-- START Exercise material --
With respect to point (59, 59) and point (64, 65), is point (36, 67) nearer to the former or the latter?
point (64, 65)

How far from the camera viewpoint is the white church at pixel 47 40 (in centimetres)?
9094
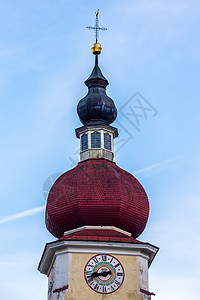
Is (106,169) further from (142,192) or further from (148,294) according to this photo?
(148,294)

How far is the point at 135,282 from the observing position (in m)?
33.3

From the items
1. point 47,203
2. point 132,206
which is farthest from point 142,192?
point 47,203

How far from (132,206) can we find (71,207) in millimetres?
2437

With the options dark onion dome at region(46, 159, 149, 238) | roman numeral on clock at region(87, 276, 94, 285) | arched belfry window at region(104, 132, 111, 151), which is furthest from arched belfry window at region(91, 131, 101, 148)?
roman numeral on clock at region(87, 276, 94, 285)

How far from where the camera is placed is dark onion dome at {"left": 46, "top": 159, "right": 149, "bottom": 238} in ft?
113

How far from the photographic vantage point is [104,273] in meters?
33.3

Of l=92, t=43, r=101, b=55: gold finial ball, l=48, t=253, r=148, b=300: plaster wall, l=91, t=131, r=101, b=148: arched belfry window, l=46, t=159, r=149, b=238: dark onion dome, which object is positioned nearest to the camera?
l=48, t=253, r=148, b=300: plaster wall

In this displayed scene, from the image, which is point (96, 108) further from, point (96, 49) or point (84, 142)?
point (96, 49)

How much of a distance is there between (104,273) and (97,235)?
1.56 metres

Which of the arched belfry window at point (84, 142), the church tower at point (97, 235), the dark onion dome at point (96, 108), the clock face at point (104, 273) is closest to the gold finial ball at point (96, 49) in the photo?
the dark onion dome at point (96, 108)

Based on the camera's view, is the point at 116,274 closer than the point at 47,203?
Yes

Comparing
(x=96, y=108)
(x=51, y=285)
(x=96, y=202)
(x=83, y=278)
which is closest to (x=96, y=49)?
(x=96, y=108)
-- END Exercise material --
Using the records above, please retype only the run of lines from the line holding "In this displayed" through the last line, both ends included.

**Right answer**
In this displayed scene, from the image, which is point (96, 108) further from, point (96, 49) or point (84, 142)?
point (96, 49)

How much of a distance is there between (104,273) and (97,235)?
1.56 metres

Which of the arched belfry window at point (84, 142), the church tower at point (97, 235), the dark onion dome at point (96, 108), the clock face at point (104, 273) is closest to the gold finial ball at point (96, 49) in the photo?
the dark onion dome at point (96, 108)

Based on the camera's view, is the point at 116,274 closer than the point at 47,203?
Yes

Comparing
(x=96, y=108)
(x=51, y=285)
(x=96, y=202)
(x=83, y=278)
which is closest to (x=96, y=49)?
(x=96, y=108)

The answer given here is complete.